Some effects of accumulated mitochondrial damage are more direct than others: in age-related retinal disease for example.

Mitochondria are central to retinal cell function and survival. There is increasing evidence to support an association between mitochondrial dysfunction and a number of retinal pathologies including age-related macular degeneration (AMD), diabetic retinopathy and glaucoma.

The past decade has highlighted mitochondrial genomic instability as an important factor in mitochondrial impairment culminating in age-related changes and age-related pathology. This represents a combination of the susceptibility of mitochondrial DNA (mtDNA) to oxidative damage ... This random cumulative mtDNA damage leads to cellular heteroplasmy and, if the damage affects a sufficient proportion of mitochondria within a given cell, results in loss of cell function and greater susceptibility to stress.

mtDNA damage is increased in the neural retina and RPE with aging and appears to be greatest in AMD. It thus appears that the mitochondrial genome as a weak link in the antioxidant defenses of retinal cells and that deficits in mitochondrial DNA (mtDNA) repair pathways are important contributors to the pathogenesis of retinal degeneration. Specifically targeting mitochondria with pharmacological agents able to protect against oxidative stress or promote repair of mtDNA damage may offer potential alternatives for the treatment of retinal degenerations such as AMD.

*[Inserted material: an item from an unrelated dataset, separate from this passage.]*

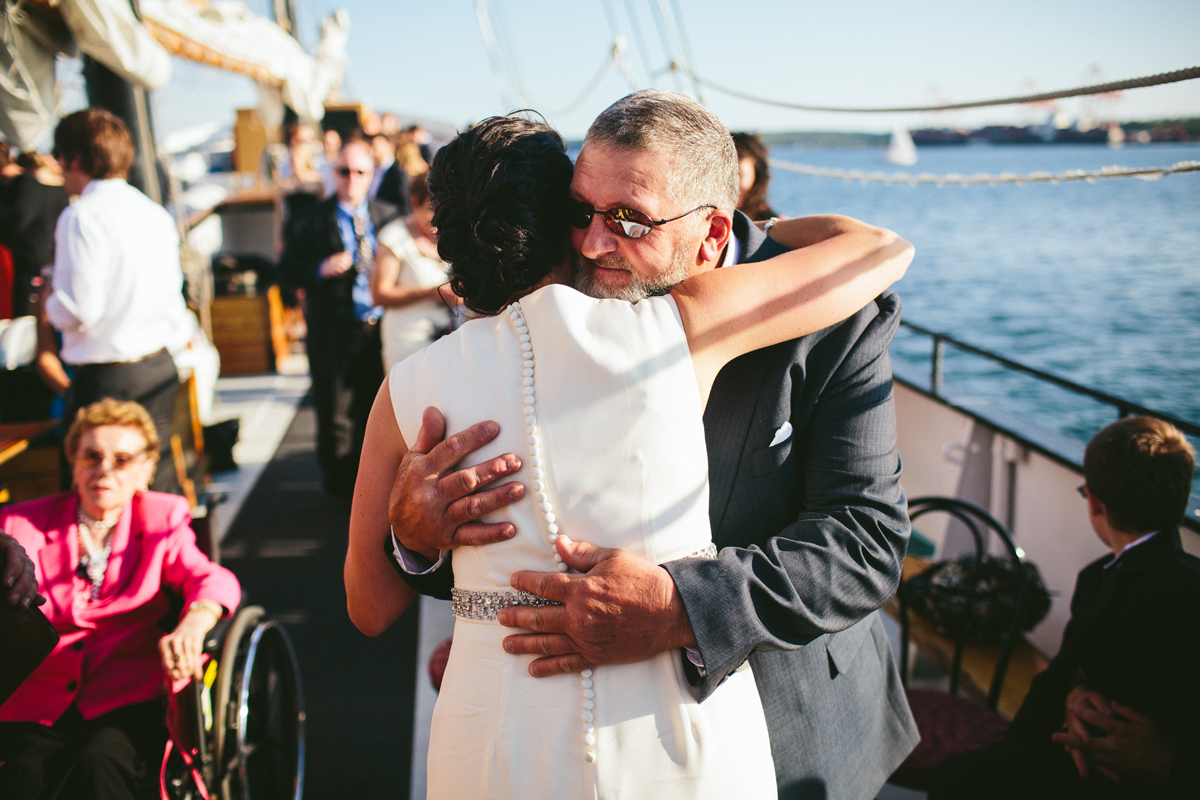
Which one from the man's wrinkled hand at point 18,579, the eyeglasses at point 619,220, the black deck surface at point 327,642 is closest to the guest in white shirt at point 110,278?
the black deck surface at point 327,642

The dysfunctional regulatory regime for medical research in most developed nations ensures that significant funding is only available for applications of science to named diseases. Much of the limited groundwork presently taking place to develop a way to repair mitochondrial DNA is actually aimed at specific gene defects associated with specific forms of hereditary blindness, for example. This is the perverse result of the incentives in place: potentially revolutionary science is corralled and herded down alleys of limited application. No developer will invest in a revolution when the government prevents them from selling the results of their labor - and for every example you hear about, a hundred take place in silence. The real cost is what you don't see - researchers working towards what is possible rather than what is permitted.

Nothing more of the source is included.